One of the annual sport events over the New Year’s holidays in Japan is a long-distance relay run for university students called Hakone Ekiden 箱根駅伝 /Hakone-e’kiden/ ”Hakone long-distance relay.” (This site has a good photo: http://www.hakone-ekiden.jp/) On January 2nd and 3rd every year, relay teams of 10 runners representing their universities run a little over 100 km from Tokyo to the Hakone mountains, in the south west of Tokyo, and back to Tokyo. It is close to a half-marathon distance for each runner. When the whole country is in a relaxed holiday mood, having nothing else to do other than eat, drink toso (/to’so/: new years celebration sake seasoned with spices) and watch television, the two-day race gives the public some drama.

My hometown in Japan is located along the Sagami Bay and on the Hakone Ekiden route. My father was not a long-distance runner at university, but he did row crew. When the runners would come closer to my hometown area, my father would walk to the seashore road to watch the race, standing in a blistery cold sea breeze for a long time. When he returned home he would tell us excitedly what he had seen. This year, almost a half century later, my American family and I were in Japan when another ekiden called the Hiroshima Ekiden (prefectural competition) was held. We watched the final part of the race on television, enjoying a winter event in Japan.

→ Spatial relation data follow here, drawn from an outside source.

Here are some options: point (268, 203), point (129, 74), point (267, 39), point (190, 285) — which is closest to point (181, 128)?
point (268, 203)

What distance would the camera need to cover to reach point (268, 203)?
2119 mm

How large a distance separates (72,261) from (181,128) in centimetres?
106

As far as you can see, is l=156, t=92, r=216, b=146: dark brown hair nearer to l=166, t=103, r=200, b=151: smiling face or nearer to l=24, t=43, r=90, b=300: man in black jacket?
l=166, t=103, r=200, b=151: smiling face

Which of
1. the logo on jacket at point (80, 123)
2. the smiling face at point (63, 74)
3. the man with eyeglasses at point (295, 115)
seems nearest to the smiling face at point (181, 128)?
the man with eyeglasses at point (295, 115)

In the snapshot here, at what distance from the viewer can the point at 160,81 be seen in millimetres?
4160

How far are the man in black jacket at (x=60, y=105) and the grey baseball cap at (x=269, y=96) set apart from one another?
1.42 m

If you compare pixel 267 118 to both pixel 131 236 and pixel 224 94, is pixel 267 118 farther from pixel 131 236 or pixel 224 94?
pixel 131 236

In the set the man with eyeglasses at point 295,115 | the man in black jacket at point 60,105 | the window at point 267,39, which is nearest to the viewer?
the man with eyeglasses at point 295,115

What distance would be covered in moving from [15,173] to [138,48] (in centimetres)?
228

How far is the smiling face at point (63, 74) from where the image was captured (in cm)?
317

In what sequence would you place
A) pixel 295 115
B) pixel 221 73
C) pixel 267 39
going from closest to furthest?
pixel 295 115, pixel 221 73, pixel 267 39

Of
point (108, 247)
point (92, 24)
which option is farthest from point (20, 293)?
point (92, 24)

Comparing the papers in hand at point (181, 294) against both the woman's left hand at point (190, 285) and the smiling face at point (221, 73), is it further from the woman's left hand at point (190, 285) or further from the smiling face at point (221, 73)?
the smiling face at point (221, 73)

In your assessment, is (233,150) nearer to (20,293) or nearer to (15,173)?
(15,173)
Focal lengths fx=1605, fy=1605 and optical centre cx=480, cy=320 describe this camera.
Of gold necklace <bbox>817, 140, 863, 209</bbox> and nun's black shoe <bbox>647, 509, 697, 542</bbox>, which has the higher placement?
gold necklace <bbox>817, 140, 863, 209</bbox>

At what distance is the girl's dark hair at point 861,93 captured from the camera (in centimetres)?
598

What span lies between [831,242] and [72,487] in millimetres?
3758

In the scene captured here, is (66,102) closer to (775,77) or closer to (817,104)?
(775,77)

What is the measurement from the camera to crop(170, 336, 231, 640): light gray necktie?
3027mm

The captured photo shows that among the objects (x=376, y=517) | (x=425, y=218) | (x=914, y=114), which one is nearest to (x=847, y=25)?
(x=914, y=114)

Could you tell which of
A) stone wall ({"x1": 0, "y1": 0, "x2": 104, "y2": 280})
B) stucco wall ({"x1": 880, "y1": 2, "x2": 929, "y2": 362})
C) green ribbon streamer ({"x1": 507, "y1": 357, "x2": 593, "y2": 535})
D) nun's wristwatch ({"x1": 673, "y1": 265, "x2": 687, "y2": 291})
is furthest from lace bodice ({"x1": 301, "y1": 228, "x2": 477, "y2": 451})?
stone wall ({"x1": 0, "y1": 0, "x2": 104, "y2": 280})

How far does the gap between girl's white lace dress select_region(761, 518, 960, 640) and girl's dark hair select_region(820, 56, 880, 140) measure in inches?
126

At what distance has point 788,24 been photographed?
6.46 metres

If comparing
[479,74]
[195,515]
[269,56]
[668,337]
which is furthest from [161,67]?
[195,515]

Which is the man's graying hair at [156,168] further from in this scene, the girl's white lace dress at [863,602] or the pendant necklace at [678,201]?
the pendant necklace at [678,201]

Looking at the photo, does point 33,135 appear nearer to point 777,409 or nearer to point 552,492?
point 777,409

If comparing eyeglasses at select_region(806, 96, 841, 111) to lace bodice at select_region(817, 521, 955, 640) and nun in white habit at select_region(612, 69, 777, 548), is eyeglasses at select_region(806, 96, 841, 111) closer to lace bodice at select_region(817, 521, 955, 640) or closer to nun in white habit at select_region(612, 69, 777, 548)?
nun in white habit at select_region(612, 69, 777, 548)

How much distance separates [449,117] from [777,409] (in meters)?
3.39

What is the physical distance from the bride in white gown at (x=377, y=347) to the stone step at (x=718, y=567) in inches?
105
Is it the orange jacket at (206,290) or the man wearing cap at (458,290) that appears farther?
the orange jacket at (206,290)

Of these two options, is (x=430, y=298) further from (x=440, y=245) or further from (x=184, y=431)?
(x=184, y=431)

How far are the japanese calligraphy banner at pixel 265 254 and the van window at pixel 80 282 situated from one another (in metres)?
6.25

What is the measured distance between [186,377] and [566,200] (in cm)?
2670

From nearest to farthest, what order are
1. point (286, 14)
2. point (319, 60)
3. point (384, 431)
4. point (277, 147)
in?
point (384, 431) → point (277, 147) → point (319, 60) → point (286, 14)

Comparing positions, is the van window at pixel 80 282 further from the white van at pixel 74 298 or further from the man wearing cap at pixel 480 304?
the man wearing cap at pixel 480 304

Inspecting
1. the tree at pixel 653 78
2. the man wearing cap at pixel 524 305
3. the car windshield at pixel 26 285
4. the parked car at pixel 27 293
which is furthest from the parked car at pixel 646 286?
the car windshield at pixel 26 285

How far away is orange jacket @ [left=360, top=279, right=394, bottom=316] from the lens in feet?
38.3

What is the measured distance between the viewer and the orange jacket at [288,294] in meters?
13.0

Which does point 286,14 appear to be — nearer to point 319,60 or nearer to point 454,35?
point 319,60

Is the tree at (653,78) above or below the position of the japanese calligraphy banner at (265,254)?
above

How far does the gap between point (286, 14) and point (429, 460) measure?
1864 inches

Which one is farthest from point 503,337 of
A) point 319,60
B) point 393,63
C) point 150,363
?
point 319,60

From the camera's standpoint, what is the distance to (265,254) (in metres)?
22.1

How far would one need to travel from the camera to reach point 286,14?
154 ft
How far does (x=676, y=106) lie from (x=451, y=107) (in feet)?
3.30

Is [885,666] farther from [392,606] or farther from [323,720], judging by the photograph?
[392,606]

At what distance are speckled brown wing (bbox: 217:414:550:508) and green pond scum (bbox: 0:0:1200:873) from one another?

Now back to our horse kanji story

 驚 “to be surprised; to be startled”

Ten-style 驚 Do you see two discreet components in this kanji? The top is the kanji 敬 ”to respect; revere” and the bottom is 馬. The top 敬 was used phonetically but its sound also had the meaning “to flinch.” A horse gets startled easily. So, the kanji 驚 means “to be surprised; to be startled.” The words include 驚く /odoro’ku/ “to be surprised” in kun-reading and 驚異的な /kyooiteki-na/ “startling; amazing” in on-reading.

There are many more Joyo kanji that have a horse as a component. Many of them reflect the characteristics of a horse, such as running fast.

The five kanji above are discussed in The Key to Kanji: 馬 (No. 850), 駐 (No.742), 駅 (no. 46), 験 (No. 283) and 驚 (No. 220).